== What you are asked to do ==
Extend the statistical methods excerpt by writing what comes after its last sentence, the one that defines PTCA success.

+++ Document excerpt +++

Continuous variables are given as the mean±SEM and number of patients. The frequency distribution is given for categorical data. Baseline variables that might have influenced the progress of the disease were tested for treatment homogeneity on the basis of all randomized and treated patients. The Cochran-Mantel-Haenszel test was used to test categorical variables; continuous variables were tested by ANOVA.
Only patients who were randomized and treated and had evaluable baseline and follow-up ventriculograms in the right anterior oblique view were included in the ventriculogram analysis. The differences between the treatment groups with regard to the change in values between baseline and follow-up examinations were tested with an ANOVA model (2-sided, α=0.05), with treatment and center as fixed effects. A post hoc analysis was conducted for each of the ventriculographic variables with the same ANOVA model but with the baseline value for the respective variable as an additional covariate. Changes in values from baseline to follow-up were compared between the treatment groups by the Wilcoxon test. PTCA success was defined as the achievement of a Thrombolysis in Myocardial Infarction (TIMI) grade 3 flow.

+++ Dataset extract +++

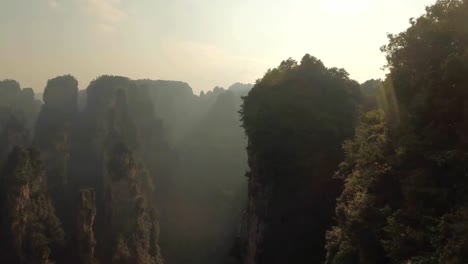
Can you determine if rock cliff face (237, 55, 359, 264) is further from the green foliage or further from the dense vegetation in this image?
the green foliage

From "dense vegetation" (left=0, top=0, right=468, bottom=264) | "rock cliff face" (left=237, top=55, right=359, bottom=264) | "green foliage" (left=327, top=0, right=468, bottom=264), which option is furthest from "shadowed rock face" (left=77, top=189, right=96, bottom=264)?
"green foliage" (left=327, top=0, right=468, bottom=264)

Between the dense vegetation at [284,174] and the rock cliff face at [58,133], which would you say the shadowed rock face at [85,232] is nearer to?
the dense vegetation at [284,174]

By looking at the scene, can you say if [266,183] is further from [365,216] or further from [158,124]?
[158,124]

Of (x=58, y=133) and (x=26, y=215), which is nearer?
(x=26, y=215)

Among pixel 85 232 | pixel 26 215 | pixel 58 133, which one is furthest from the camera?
pixel 58 133

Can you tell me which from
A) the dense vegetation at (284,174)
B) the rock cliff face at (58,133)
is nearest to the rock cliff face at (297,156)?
the dense vegetation at (284,174)

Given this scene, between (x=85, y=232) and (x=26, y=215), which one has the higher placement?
(x=26, y=215)

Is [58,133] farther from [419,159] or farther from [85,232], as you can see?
[419,159]

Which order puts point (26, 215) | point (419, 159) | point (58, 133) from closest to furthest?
point (419, 159), point (26, 215), point (58, 133)

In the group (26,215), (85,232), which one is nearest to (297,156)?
(85,232)
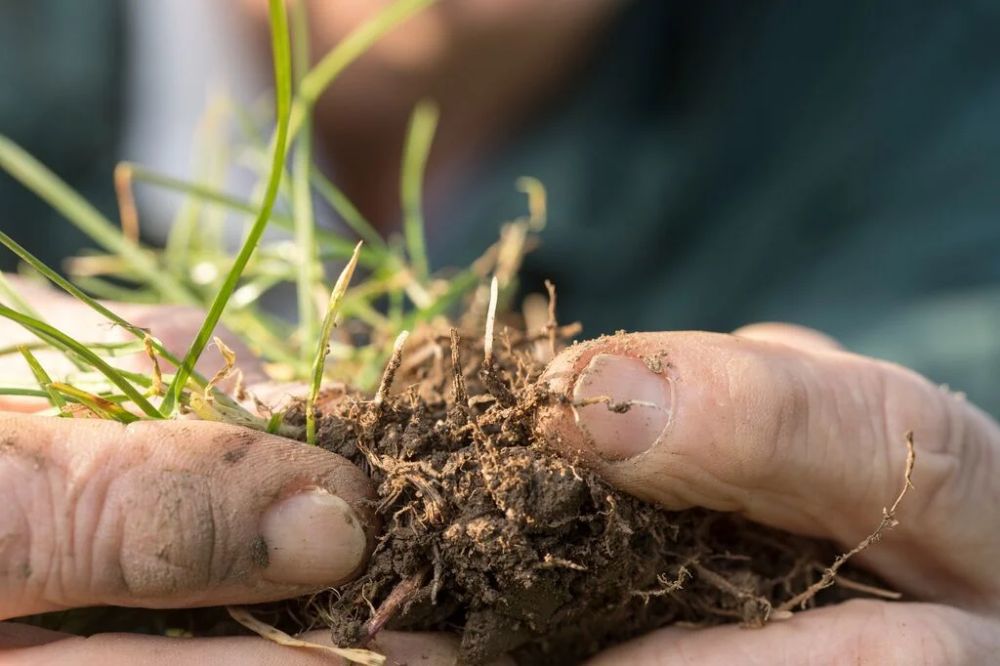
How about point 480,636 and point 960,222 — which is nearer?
point 480,636

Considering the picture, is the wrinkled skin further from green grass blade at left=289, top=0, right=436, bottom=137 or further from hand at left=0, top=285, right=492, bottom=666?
green grass blade at left=289, top=0, right=436, bottom=137

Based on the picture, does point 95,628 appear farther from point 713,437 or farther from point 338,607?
point 713,437

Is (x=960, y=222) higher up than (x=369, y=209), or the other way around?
(x=369, y=209)

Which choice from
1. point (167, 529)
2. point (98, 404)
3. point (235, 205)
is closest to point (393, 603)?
point (167, 529)

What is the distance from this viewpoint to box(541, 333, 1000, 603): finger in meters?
0.70

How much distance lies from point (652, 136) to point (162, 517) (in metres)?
1.82

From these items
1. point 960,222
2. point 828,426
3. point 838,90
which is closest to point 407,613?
point 828,426

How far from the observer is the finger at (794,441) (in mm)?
701

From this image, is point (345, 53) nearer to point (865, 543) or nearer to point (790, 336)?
point (790, 336)

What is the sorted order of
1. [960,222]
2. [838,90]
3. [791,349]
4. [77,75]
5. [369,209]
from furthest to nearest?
[369,209] < [77,75] < [838,90] < [960,222] < [791,349]

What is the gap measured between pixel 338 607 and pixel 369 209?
82.9 inches

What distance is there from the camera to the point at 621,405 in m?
0.67

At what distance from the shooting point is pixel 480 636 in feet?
2.27

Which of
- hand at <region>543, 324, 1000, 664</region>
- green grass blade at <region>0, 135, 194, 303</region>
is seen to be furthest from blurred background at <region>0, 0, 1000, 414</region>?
green grass blade at <region>0, 135, 194, 303</region>
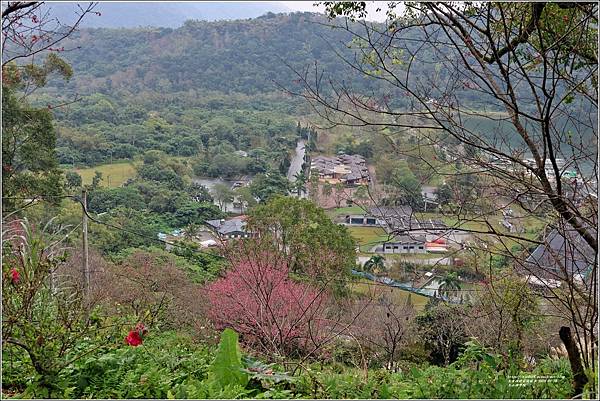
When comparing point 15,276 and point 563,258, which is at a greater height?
point 563,258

+++

== Answer space ==
The clinical and angiographic characteristics of both groups are shown in Table 3⇓. There were no significant differences for any of these variables for the entire sample of randomized patients or in the patient groups included in the primary efficacy analysis with paired left ventriculograms at baseline and follow-up. The angiographic characteristics of the patients with paired LV angiograms were similar (data not shown in Table 3⇓). In 1 patient in the cariporide group, a TIMI 2 flow was obtained by PTCA; in all other patients with paired LV angiograms, a TIMI 3 flow was obtained after PTCA. A patent infarct vessel with TIMI 3 flow at follow-up was found in all patients of the placebo and cariporide groups.
There were 3 deaths in the placebo group and 4 in the cariporide group during hospitalization. One patient in the cariporide group died after failed direct PTCA and another after failed direct PTCA and emergency bypass grafting. One patient died of cerebral infarction, another of refractory heart failure. Two patients in the placebo group died after failed PTCA. One patient died of sepsis and multiorgan failure. Two patients in the cariporide group and 1 in the placebo group underwent repeat PTCA because of reocclusion with reinfarction. One patient with reocclusion in the placebo group underwent emergency CABG. Five patients in the placebo group developed heart failure, and 3 patients in the cariporide group had a period of hypotension. One patient in the placebo group underwent elective bypass surgery after successful PTCA.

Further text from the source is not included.